## REQUIRED WORK:
• 1. In the thread on fuzzy matching of postal addresses, what does the first reply say is not sufficient on its own?
• 2. Pick up the thread on fuzzy matching of postal addresses after its final sentence and write what comes next.

## PASSAGE GIVEN:
§

I had a similar problem to solve a while ago. I can't give you my code,
but I used this paper as the basis for my solution (BibTeX entry from
http://citeseer.ist.psu.edu/monge00adaptive.html):

@misc{ monge-adaptive,
author = "Alvaro E. Monge",
title = "An Adaptive and Efficient Algorithm for Detecting
Approximately Duplicate
Database Records",
url = "citeseer.ist.psu.edu/monge00adaptive.html" }

There is a lot of literature--try a google search for "approximate
string match"--but very little publically available code in this area,
from what I could gather. Removing punctuation, etc., as others have
suggested in this thread, is _not_sufficient_. Presumably you want to
be able to match typos or phonetic errors as well. This paper's
algorithm deals with those problems quite nicely,

--
--------------------------------------------------------------------
Aaron Bingham
Application Developer
Cenix BioScience GmbH
--------------------------------------------------------------------

--
http://mail.python.org/mailman/listinfo/python-list
Re: Fuzzy matching of postal addresses [ In reply to ]
You might find these at least periperally useful:
<http://www.brunningonline.net/simon/blog/archives/001291.html>
<http://www.brunningonline.net/simon/blog/archives/001292.html>

They refer to address formatting rather than de-duping - but
normalising soulds like a useful first step to me.

--
Cheers,
Simon B,
simon@brunningonline.net,
http://www.brunningonline.net/simon/blog/
--
http://mail.python.org/mailman/listinfo/python-list
Re: Fuzzy matching of postal addresses [ In reply to ]
I think you guys are missing the point. All you would need to add to
get a 'probable match' is add another search that goes through the 10%
that didnt get matched and do a "endswith" search on the data. From the
example data you showed me, that would match a good 90% of the 10%,
leaving you with a 1% that must be hand matched. You would have to
combine this idea with Jeff Shannon's idea to make it work more
efficiently.

--
http://mail.python.org/mailman/listinfo/python-list
Re: Fuzzy matching of postal addresses [ In reply to ]
Thanks for all the suggestions. There were some really useful pointers.

§

## EXCERPTED DATA:
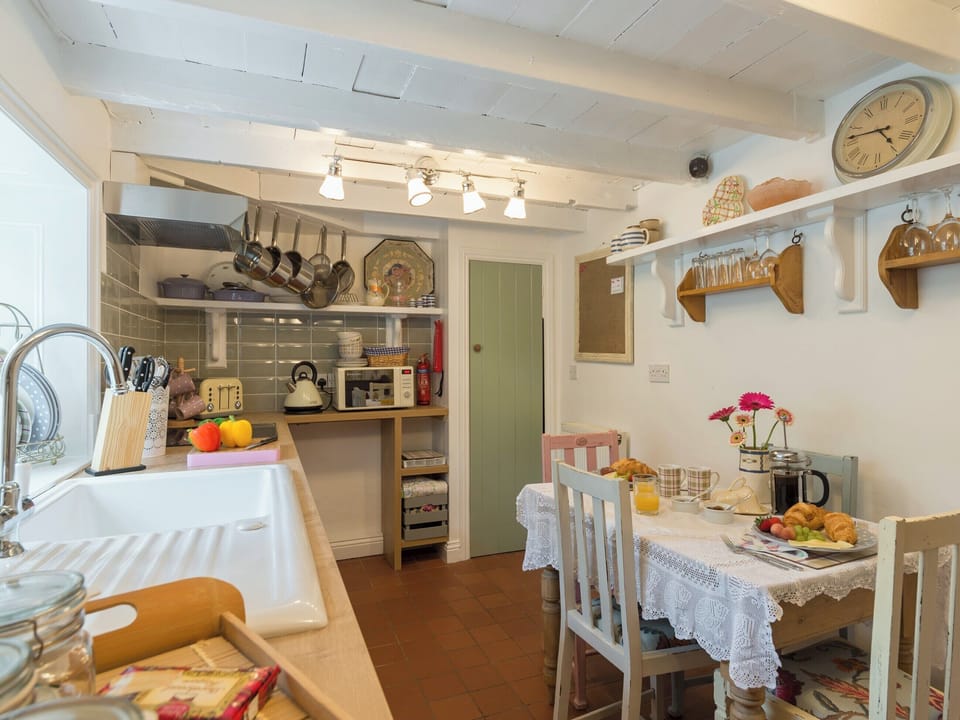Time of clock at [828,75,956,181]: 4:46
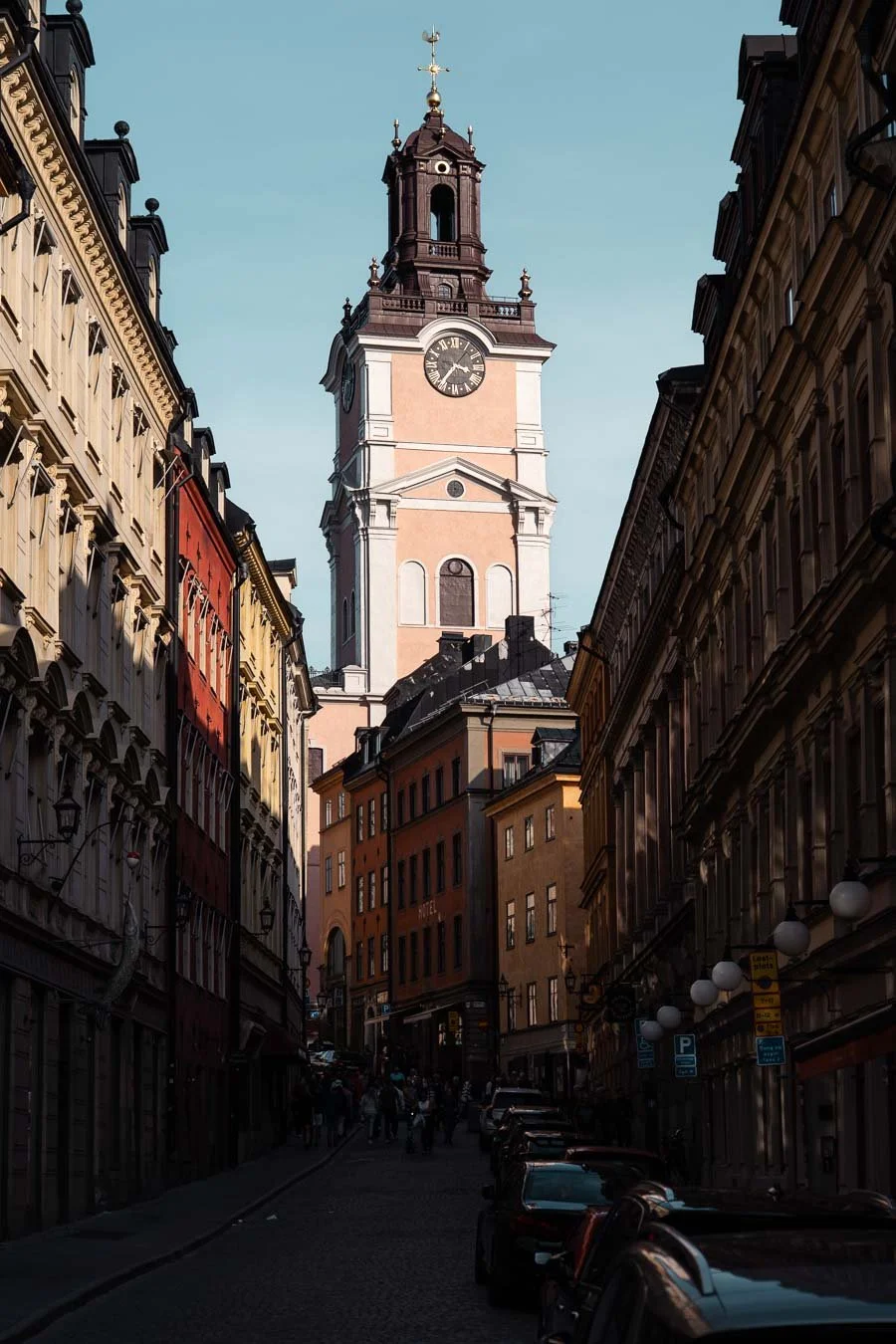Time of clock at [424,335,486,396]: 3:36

§

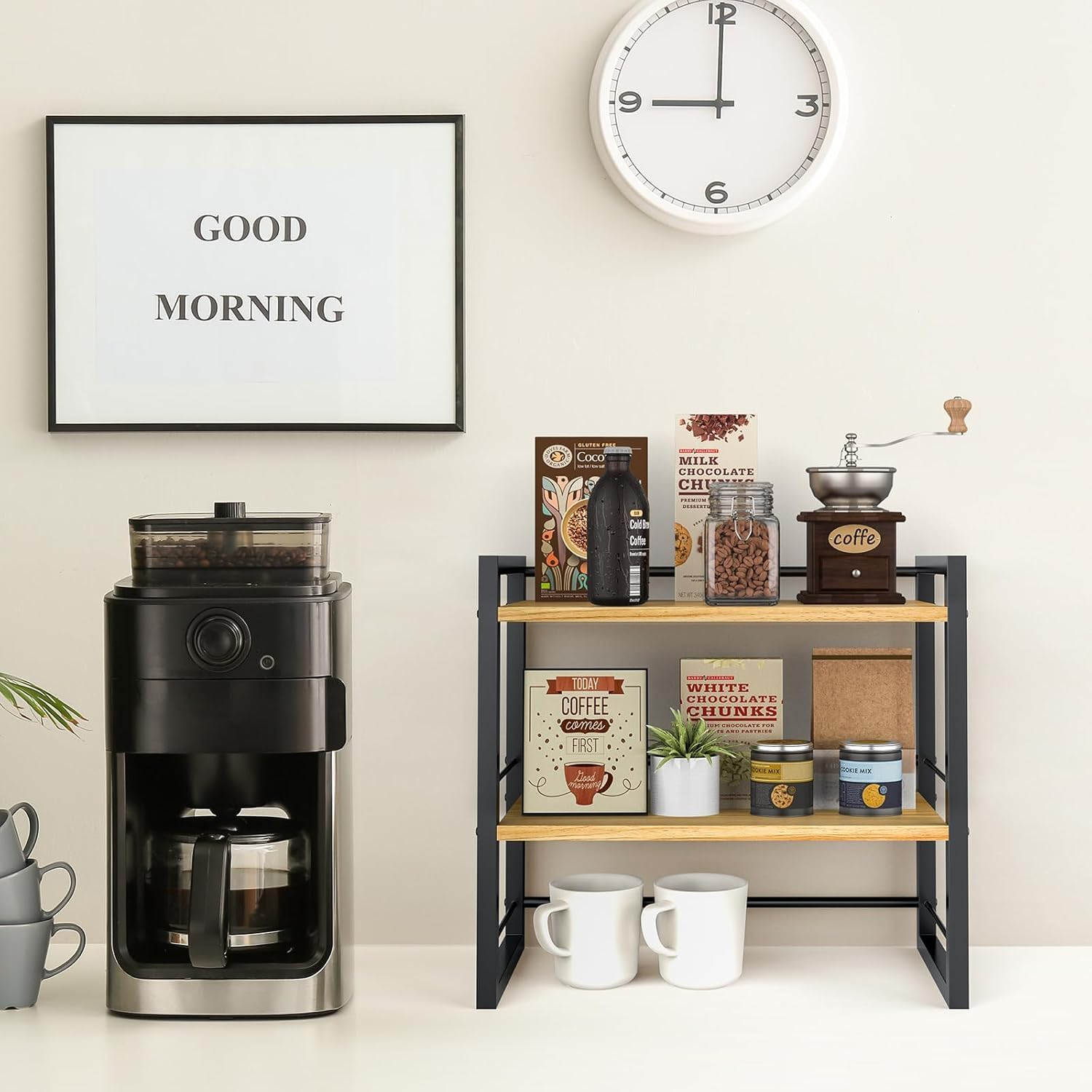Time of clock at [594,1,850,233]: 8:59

§

## ANSWERS TO THE EXERCISES:
• 1. Removing punctuation and similar cleanup.

• 2.
A few random points:

1. Spending money is not an option, this is a 'volunteer' project. I'll
try out some of the ideas over the weekend.

2. Someone commented that the data was suspiciously good quality. The
data sources are both ones that you might expect to be authoritative. If
you use as a metric, having a correctly formatted and valid postcode, in
one database 100% the records do in the other 99.96% do.

3. I've already noticed duplicate addresses in one of the databases.

4. You need to be careful doing an endswith search. It was actually my
first approach to the house name issue. The problem is you end up
matching "12 Acacia Avenue, ..." with "2 Acacia Avenue, ...".

I am tempted to try an approach based on splitting the address into a
sequence of normalised tokens. Then work with a metric based on the
differences between the sequences. The simple case would look at
deleting tokens and perhaps concatenating tokens to make a match.

--
Andrew McLean
--
http://mail.python.org/mailman/listinfo/python-list
Re: Fuzzy matching of postal addresses [ In reply to ]
John Machin wrote:
> Ermmm ... only remove "the" when you are sure it is a whole word.
Even
> then it's a dodgy idea. In the first 1000 lines of the nearest
address
> file I had to hand, I found these: Catherine, Matthew, Rotherwood,
> Weatherall, and "The Avenue".
>

Partial apologies: I wasn't reading Skip's snippet correctly -- he had
"THE ", I read "THE". Only "The Avenue" is a problem in the above list.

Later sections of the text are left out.